Hucles Mangano recently called a game in person for the first time in more than a year. It was an MLS match in which Los Angeles FC was playing, and the experience was interesting, she said. “The first game I called was at the stadium without fans. Then the next game was with fans, so there was quite a difference with the energy. That’s actually going to be very interesting to see, how the athletes respond in the Olympics without the same type of fan energy.”
Working remotely during the Olympics is nothing new for Hucles Mangano.
“I feel a little bit fortunate that the first time I started working as an analyst, everything was off-tube for me. I was in front of TVs for that 2012 Olympics,” she said. “That’s how I got my start. I think it would have been a lot more challenging to go in person than to go off-tube.”
Still, Hucles Mangano said, there’s nothing like “being at a live event, seeing the players, the fans, feeling the energy, smelling the grass. It’s a completely different experience and feel when you’re doing it off the television screen. Also, the angles are different too. The visual ability that you have to see the whole field at any given time when you’re live at the stadium or at the field [is much better in person]. Our camera crews, they do a great job and give you the angles the best that they can, but it’s still a difference.”
During the 2012 Olympics, she worked from NBC’s famed 30 Rock studio in New York City. In 2016, Hucles Mangano was based in Stamford, where she and Lindsey will be part of NBC Sports’ huge operation this month.

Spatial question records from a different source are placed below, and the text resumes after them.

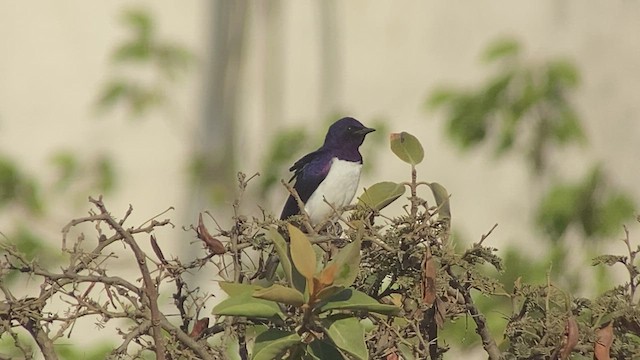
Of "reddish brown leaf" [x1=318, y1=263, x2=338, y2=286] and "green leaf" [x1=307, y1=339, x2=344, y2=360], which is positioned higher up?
"reddish brown leaf" [x1=318, y1=263, x2=338, y2=286]

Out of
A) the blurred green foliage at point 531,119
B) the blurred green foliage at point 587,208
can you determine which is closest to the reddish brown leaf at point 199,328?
the blurred green foliage at point 587,208

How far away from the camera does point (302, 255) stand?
1.25 metres

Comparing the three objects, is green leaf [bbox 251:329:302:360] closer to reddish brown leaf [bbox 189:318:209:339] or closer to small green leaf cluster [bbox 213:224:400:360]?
small green leaf cluster [bbox 213:224:400:360]

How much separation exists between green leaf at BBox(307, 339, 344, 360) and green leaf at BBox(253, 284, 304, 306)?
0.19ft

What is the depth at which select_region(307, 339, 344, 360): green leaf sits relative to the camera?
1237mm

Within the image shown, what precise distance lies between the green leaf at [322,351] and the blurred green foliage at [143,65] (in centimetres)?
378

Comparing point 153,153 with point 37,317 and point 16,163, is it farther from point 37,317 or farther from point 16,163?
point 37,317

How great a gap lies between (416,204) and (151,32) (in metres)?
3.70

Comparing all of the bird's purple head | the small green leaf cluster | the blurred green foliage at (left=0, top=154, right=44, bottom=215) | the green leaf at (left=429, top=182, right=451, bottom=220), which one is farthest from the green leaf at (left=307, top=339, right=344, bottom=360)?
the blurred green foliage at (left=0, top=154, right=44, bottom=215)

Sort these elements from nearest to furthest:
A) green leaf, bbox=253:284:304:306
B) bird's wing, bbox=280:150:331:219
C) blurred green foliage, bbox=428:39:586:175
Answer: green leaf, bbox=253:284:304:306, bird's wing, bbox=280:150:331:219, blurred green foliage, bbox=428:39:586:175

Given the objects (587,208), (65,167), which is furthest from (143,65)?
(587,208)

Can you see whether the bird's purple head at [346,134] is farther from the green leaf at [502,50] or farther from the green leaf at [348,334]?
the green leaf at [348,334]

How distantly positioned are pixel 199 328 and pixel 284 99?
3.78 meters

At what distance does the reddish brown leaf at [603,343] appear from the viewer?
1312 millimetres
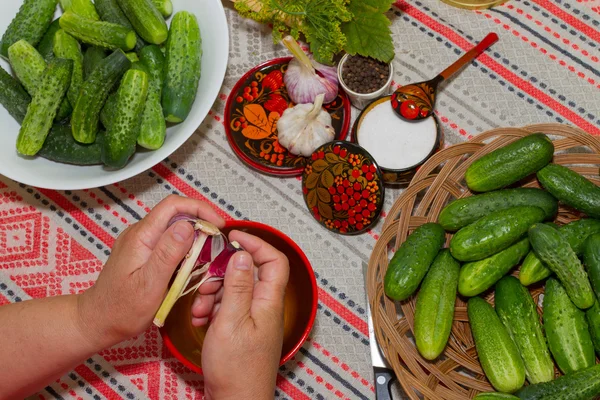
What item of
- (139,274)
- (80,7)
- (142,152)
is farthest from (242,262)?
(80,7)

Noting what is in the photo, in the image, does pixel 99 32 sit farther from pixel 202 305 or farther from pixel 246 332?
pixel 246 332

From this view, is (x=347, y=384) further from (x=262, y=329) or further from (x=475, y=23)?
(x=475, y=23)

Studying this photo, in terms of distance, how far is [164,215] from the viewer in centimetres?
115

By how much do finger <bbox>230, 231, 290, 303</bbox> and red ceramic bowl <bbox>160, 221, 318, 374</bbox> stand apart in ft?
0.56

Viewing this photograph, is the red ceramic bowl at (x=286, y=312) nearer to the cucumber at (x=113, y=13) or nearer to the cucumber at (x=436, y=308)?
the cucumber at (x=436, y=308)

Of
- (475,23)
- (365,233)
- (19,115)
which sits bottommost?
(365,233)

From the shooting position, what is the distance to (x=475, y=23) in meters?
1.56

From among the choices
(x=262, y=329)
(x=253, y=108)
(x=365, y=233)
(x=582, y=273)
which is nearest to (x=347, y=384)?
(x=365, y=233)

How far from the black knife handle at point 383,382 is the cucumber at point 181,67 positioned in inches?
27.3

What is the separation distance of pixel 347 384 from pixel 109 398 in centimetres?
55

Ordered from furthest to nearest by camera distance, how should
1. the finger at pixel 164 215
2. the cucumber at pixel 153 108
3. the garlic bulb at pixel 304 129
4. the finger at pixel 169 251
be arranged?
the garlic bulb at pixel 304 129 → the cucumber at pixel 153 108 → the finger at pixel 164 215 → the finger at pixel 169 251

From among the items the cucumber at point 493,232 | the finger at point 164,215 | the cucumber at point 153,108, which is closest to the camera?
the finger at point 164,215

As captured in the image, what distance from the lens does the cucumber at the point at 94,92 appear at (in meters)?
1.33

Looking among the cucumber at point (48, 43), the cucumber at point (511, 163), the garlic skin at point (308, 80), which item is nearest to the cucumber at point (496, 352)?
the cucumber at point (511, 163)
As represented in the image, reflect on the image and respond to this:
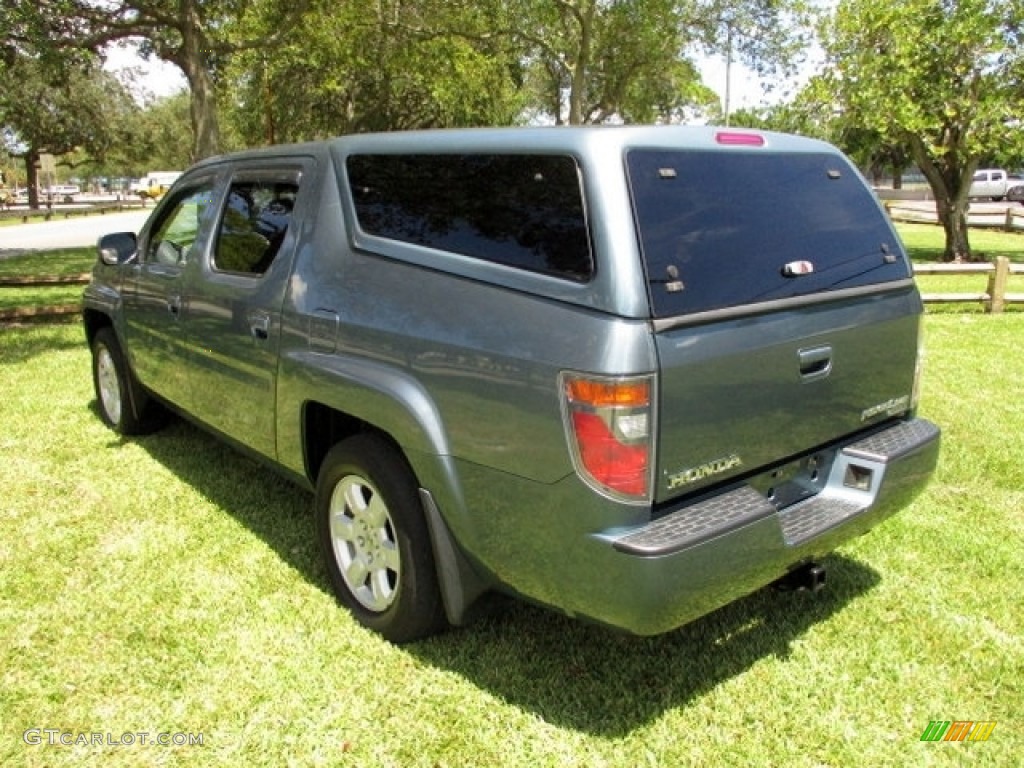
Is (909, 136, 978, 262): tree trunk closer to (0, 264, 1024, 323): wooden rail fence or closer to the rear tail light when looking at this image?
(0, 264, 1024, 323): wooden rail fence

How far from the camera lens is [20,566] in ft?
12.8

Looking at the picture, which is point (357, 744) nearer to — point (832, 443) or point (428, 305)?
point (428, 305)

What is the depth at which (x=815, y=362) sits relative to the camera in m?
2.86

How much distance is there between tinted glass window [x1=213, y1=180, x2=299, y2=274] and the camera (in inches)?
146

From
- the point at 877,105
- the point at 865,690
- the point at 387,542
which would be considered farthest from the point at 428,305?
the point at 877,105

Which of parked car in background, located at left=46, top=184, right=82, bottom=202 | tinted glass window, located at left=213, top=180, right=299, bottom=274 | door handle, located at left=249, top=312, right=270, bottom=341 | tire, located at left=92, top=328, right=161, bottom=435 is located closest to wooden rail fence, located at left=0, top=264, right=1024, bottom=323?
tire, located at left=92, top=328, right=161, bottom=435

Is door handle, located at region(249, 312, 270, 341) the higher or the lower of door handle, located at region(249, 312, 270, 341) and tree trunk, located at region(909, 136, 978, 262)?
the lower

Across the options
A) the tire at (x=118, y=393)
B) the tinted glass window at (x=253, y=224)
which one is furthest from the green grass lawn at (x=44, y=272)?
the tinted glass window at (x=253, y=224)

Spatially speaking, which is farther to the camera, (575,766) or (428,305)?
(428,305)

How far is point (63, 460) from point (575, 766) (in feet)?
13.2

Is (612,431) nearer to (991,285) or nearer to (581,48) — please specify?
(991,285)

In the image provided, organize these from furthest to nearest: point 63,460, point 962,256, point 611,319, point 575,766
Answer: point 962,256, point 63,460, point 575,766, point 611,319

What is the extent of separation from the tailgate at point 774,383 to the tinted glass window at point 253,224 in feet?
6.45

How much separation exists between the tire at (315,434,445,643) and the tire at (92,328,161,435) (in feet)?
8.33
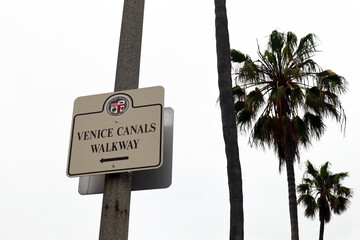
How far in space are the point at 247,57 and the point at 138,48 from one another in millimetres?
13457

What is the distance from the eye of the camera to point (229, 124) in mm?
7500

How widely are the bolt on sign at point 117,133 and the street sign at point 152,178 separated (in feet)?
0.55

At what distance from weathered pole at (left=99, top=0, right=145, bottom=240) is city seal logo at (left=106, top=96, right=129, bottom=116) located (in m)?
0.24

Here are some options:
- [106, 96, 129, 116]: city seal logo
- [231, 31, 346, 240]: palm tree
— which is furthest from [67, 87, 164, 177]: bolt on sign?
[231, 31, 346, 240]: palm tree

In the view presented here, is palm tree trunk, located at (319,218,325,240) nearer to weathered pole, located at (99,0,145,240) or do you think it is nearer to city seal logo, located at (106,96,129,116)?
weathered pole, located at (99,0,145,240)

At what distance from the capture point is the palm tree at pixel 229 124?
23.7ft

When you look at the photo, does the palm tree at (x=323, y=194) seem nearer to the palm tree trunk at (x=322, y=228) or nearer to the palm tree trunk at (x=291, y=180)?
the palm tree trunk at (x=322, y=228)

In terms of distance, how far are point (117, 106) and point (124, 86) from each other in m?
0.30

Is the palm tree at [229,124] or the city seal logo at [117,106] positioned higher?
the palm tree at [229,124]

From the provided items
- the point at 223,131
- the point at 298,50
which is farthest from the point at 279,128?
the point at 223,131

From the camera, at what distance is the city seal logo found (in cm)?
306

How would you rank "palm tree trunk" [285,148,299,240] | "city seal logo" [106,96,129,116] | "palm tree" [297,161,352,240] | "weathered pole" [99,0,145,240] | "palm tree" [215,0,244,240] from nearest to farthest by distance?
1. "weathered pole" [99,0,145,240]
2. "city seal logo" [106,96,129,116]
3. "palm tree" [215,0,244,240]
4. "palm tree trunk" [285,148,299,240]
5. "palm tree" [297,161,352,240]

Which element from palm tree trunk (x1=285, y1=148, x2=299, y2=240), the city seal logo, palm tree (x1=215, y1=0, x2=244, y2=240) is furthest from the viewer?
palm tree trunk (x1=285, y1=148, x2=299, y2=240)

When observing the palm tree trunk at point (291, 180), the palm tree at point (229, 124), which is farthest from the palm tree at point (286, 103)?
the palm tree at point (229, 124)
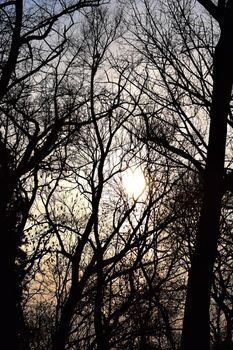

“Anytime you can be live [at an event], it’s awesome,” Lindsey said. “When you’re live at the stadium, it’s like, ‘Hell, yeah, this is amazing.’ But being at Stamford is going to be just as great.”
Lindsey is enjoying her new perspective on this event. “Having been there, having had the experience of participating in Olympics and then being able to kind of relay that to the viewers is awesome.”
She’s characteristically enthusiastic about her career choice. “No. 1, I love talking about soccer,” Lindsey said. “I love continuing to learn and find different ways to talk about it and educate and entertain viewers. However, it feels a lot like playing, because of the preparation, getting ready for the games and then going live. To be able to do that, quote-unqoute, for the second time is thrilling in a lot of ways.”
Neither Lindsey nor Hucles Mangano has been back to Charlottesville for a while, but with the pandemic easing in U.S., both are looking forward getting back on Grounds soon.
“It’s the best thing ever,” Lindsey said. “UVA in the fall is amazing.”